Taye Shiferaw was 23 and fresh out of college with a degree in manufacturing when he started work at the dam four years ago. He was made team leader for quality control on the linings Kifle is concerned about, some of the dam’s most sensitive parts. If they were to leak, the immense pressure of the water and sediment rushing through the voids could erode concrete at the base of the dam and cause its collapse.
According to Taye, the military officers in charge—his boss was a major-general—couldn’t understand what the engineers reporting to them were talking about. Handed a technical report, they would just reply “Go on! No problem!” he said. Anyone who insisted on a quality control issue risked being accused of membership in the Oromo Liberation Front, at the time listed as a terrorist organization.
Many of those officers—and of the military’s top brass in general—were Tigrayans. By now, Mekele feels like a fortress for a government in exile, with Tigrayan ex-government officials and Metec executives frequenting the local Planet Hotel, and some spending evenings at the Mountain Lounge bar downtown.
At the hotel, an army major describing himself as one of Metec’s founders fiercely disputed accusations of incompetence and waste. He cited the dam’s expanded hydro-power design as proof of the company’s technical abilities. His friend, a Metec colonel with a baseball cap pulled low over his face, had just stopped in. He said he was wanted by police in Addis Ababa and was hiding in the bush outside Mekele. He came to the hotel to shower and brush his teeth.
Delays and technical difficulties arise in large infrastructure projects all over the world, said the colonel. “In my view, it was a blindly political decision” to remove Metec, and one designed to discredit Tigrayans in the former government and military, he said.
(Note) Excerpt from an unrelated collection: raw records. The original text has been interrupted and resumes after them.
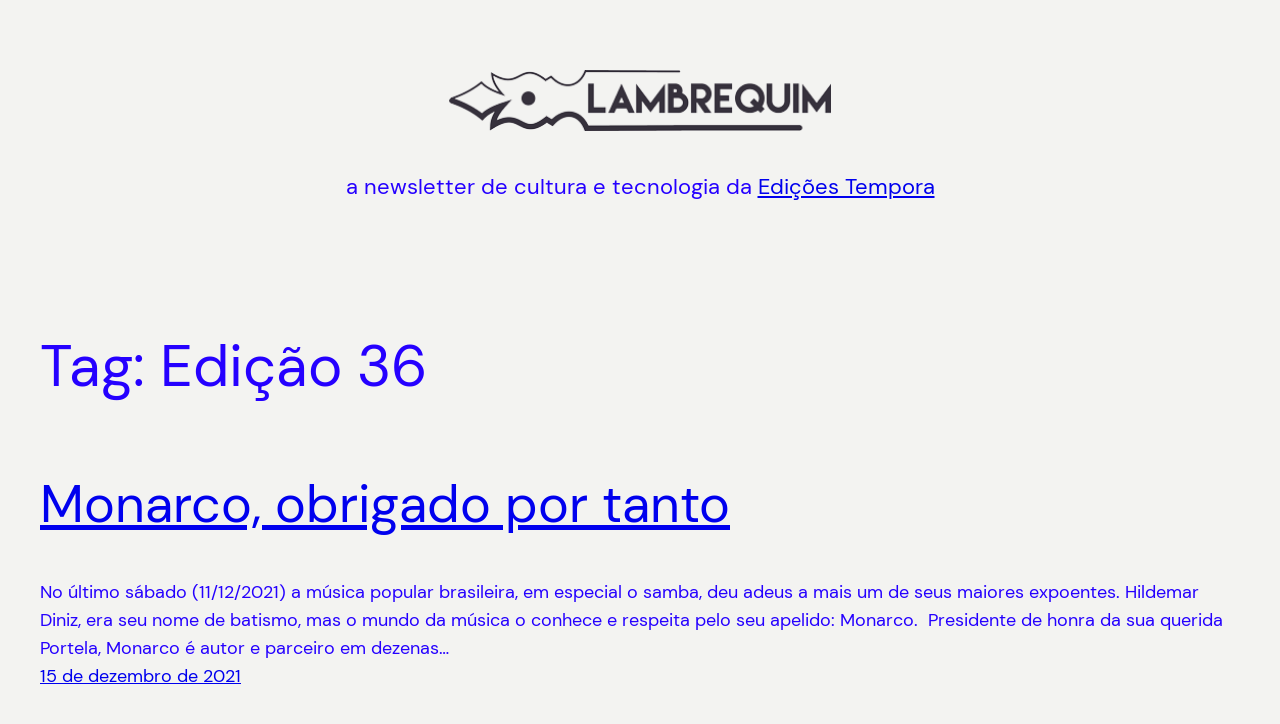

--- FILE ---
content_type: text/html; charset=utf-8
request_url: https://www.google.com/recaptcha/api2/aframe
body_size: 265
content:
<!DOCTYPE HTML><html><head><meta http-equiv="content-type" content="text/html; charset=UTF-8"></head><body><script nonce="lemA_BF9mOw0l9St3SmKBA">/** Anti-fraud and anti-abuse applications only. See google.com/recaptcha */ try{var clients={'sodar':'https://pagead2.googlesyndication.com/pagead/sodar?'};window.addEventListener("message",function(a){try{if(a.source===window.parent){var b=JSON.parse(a.data);var c=clients[b['id']];if(c){var d=document.createElement('img');d.src=c+b['params']+'&rc='+(localStorage.getItem("rc::a")?sessionStorage.getItem("rc::b"):"");window.document.body.appendChild(d);sessionStorage.setItem("rc::e",parseInt(sessionStorage.getItem("rc::e")||0)+1);localStorage.setItem("rc::h",'1768421627683');}}}catch(b){}});window.parent.postMessage("_grecaptcha_ready", "*");}catch(b){}</script></body></html>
Neither officer wanted to be named, for fear of repercussions from the capital.
Getachew Reda, a Planet Hotel resident and politburo member in the fragmenting coalition of ethnically based parties that has ruled Ethiopia since 1991, was to be found at the Mountain Lounge. A huge bottle of Johnny Walker Black Label whisky was draining fast on the shared table. At one point he was pulled away to dance to the Tigrayan fighting song and anthem, “We Shall Overcome.”
The break-up of Metec was also about ethnic politics, according to Getachew. Of the 14 Metec officers charged with corruption, a majority are Tigrayan. “An ethnic purge is taking place, that much I can tell you,” he said.
Membere Mekonnen doesn’t concern herself with such high politics. She just remembers how Simegnew’s cell phone rang without pause the day before he died, leaving him without a moment to talk to his younger son, 16, and daughter, 9. He was depressed and clearly under immense pressure that night, but he didn’t kill himself, she insists, dismissing a police statement that he had left behind a note. Police also said he called his secretary before he died, asking her to “take care of my children.”
According to the police, Simegnew shot himself with his own gun because of pressure over delays in the dam’s construction and the emerging fact that Metec had spent more of the nation’s money than its progress could justify. He didn’t die immediately. The police said they broke a window in the attempt to get him out. In his note, according to police, Simegnew said he wanted to leave the country, but was worried he couldn’t explain himself to the Ethiopian people.
Membere is waiting for her daughter, Simegnew’s estranged wife, to secure asylum in Canada, after which the children will be sent to join her. Theirs hasn’t been an easy story. Their mother left home and, before he died, their father was so busy with dam business he sometimes left them waiting in vain after promising to visit.
“He loved that dam more than his children, because he thought it would change Ethiopia,” Membere said. Like so many others, she never questions the value or necessity of the dam itself. “We lost a hero.”